TEXT BLOCK -
Some Drafting Tips for Lease Agreement Engine Return Conditions

Engine maintenance provisions, engine reserve/return comp provisions and engine return condition provisions are “where the money is” in aircraft lease agreements–and this is especially true for older aircraft where the value of the aircraft as a whole can be mostly in the engines.

Here are some drafting tips for the engine performance restoration (not LLP) return conditions in a lease agreement.

1. The Holy Trinity. Each engine should be (1) serviceable, (2) not on watch and (3) have no reduced interval inspections. Yes, there is some overlap in those requirements, but each should be stated to avoid the argument from the returning lessee that, for example, “yes, it has reduced inspection periods, but it is not ‘on watch’.”

As a practical matter, if you try to deliver an engine to the next lessee that fails any of these three conditions, you’re going to have problems–regardless of what the delivery conditions say.

2. Time Remaining. Each engine should have a minimum number of engine flight hours remaining until the next expected performance restoration. There are a lot of drafting traps in this requirement. Here are some of them:

(1) Don’t leave out the word “expected” and make sure that you describe who will determine whether the standard is met and the parameters for that determination (e.g., mutual agreement of the lessor and lessee with a fallback to the determination of the engine manufacturer, and based on an engine borescope, EGT and trend monitoring).

I once had to manage a return from a major US airline where the lease simply said “3,500 engine flights hours remaining to the next overhaul.” The airline took the position that given that engine maintenance is “on condition” and not scheduled, the return condition was nonsensical and the airline was going to ignore it. And we lost that argument–primarily for unrelated commercial reasons.

PROVIDED DATA -
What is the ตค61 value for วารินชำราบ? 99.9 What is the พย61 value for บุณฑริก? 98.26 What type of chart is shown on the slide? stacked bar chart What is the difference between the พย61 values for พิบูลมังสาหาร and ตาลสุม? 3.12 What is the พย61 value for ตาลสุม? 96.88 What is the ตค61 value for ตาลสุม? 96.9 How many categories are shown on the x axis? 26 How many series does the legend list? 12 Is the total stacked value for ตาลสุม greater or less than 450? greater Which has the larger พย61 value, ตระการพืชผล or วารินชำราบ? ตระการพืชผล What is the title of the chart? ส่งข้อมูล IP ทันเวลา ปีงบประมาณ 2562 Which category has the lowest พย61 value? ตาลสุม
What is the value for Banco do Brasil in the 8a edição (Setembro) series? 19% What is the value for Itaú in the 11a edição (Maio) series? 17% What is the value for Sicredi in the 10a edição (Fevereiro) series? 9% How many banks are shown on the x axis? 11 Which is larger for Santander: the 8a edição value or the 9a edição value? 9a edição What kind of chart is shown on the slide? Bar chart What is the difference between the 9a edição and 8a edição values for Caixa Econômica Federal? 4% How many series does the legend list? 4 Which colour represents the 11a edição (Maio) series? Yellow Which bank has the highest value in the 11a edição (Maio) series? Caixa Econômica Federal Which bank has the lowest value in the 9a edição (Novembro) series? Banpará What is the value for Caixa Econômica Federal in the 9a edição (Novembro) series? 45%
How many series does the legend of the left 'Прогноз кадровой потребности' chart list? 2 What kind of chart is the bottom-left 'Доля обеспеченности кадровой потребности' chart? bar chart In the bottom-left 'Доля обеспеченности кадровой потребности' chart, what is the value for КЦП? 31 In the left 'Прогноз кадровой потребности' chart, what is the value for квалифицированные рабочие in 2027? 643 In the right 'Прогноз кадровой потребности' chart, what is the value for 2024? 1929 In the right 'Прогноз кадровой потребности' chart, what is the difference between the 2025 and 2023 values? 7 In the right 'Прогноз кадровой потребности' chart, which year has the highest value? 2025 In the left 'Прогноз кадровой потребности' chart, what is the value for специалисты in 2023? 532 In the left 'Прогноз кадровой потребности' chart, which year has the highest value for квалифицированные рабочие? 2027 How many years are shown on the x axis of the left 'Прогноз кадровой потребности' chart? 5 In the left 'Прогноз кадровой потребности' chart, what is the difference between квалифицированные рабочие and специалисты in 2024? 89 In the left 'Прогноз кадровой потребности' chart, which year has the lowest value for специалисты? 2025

ACTIVITIES -
A. Answer these questions from the engine return conditions article:
(i) For what kind of aircraft can most of the aircraft's value be in the engines?
(ii) What three conditions make up "The Holy Trinity"?
(iii) How many engine flight hours remaining to the next overhaul did the major US airline's lease require?
B. Rewrite the paragraph of the engine return conditions article that begins "(1) Don't leave out the word" as a short list, keeping its main facts.
The data after the engine return conditions article is separate material, not part of the article.

SOLUTIONS BY TASK -
A.
(i) Older aircraft.
(ii) Each engine should be serviceable, not on watch, and have no reduced interval inspections.
(iii) 3,500.

B.
- Include the word "expected."
- State who decides whether the standard is met. One example is mutual agreement of the lessor and lessee, with a fallback to the engine manufacturer's determination.
- State what that decision is based on, for example an engine borescope, EGT and trend monitoring.